India's second largest software exporter after TCS beat market expectations with its results for the October-December third quarter, growing revenue by 6.8% over the previous three-month period. Excerpts from the interview.
How is the pricing environment?
We are comfortable with the current position. We are seeing some irrational behaviour of competitors with some of them cutting prices. The environment is still challenging and pricing could get impacted, may not be materially, but we are comfortable. Today we need to identify the pain points of our customers and see how we can help them.
Will Infosys always focus on higher margins?
We will always focus on higher margins. We want to have superior margins with high growth... quality growth. We have enough levers on the cost side to maintain these margins and we have been constantly saying that the model is built for times like this, it has been tested.
What about the cash and cash equivalents of Rs 9,686 crore?
We want to be highly liquid for the short-term. We put our money either in fixed deposits (FDs) or liquid mutual funds.

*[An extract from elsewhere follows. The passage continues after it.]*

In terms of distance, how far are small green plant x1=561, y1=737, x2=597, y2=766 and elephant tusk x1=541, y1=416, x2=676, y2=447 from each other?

Right now the returns on FDs are higher, so all our investments are in these.
Today, 67% of our cash is present as bank balances are in nationalised banks. We have a process where auditors independently verify the bank balance and there are enough checks and balances. From now on, we are disclosing the full details of the cash and cash balances about where we have deposited the money and how much. It is a very important disclosure in the current environment, where there is total lack of trust and crisis of confidence, such a measure will improve the investor confidence.
Why is this additional information of constant currency being given?
We have seen very high volatility of currency in the last two quarters. In the last quarter (December end), the UK pound depreciated by 18% against the dollar, the Australian dollar by 23% and the euro by 11%. In a volatile environment like this, it affects one's reported dollar numbers and we give this additional information like constant currency, so that the investors get a clear idea about the business.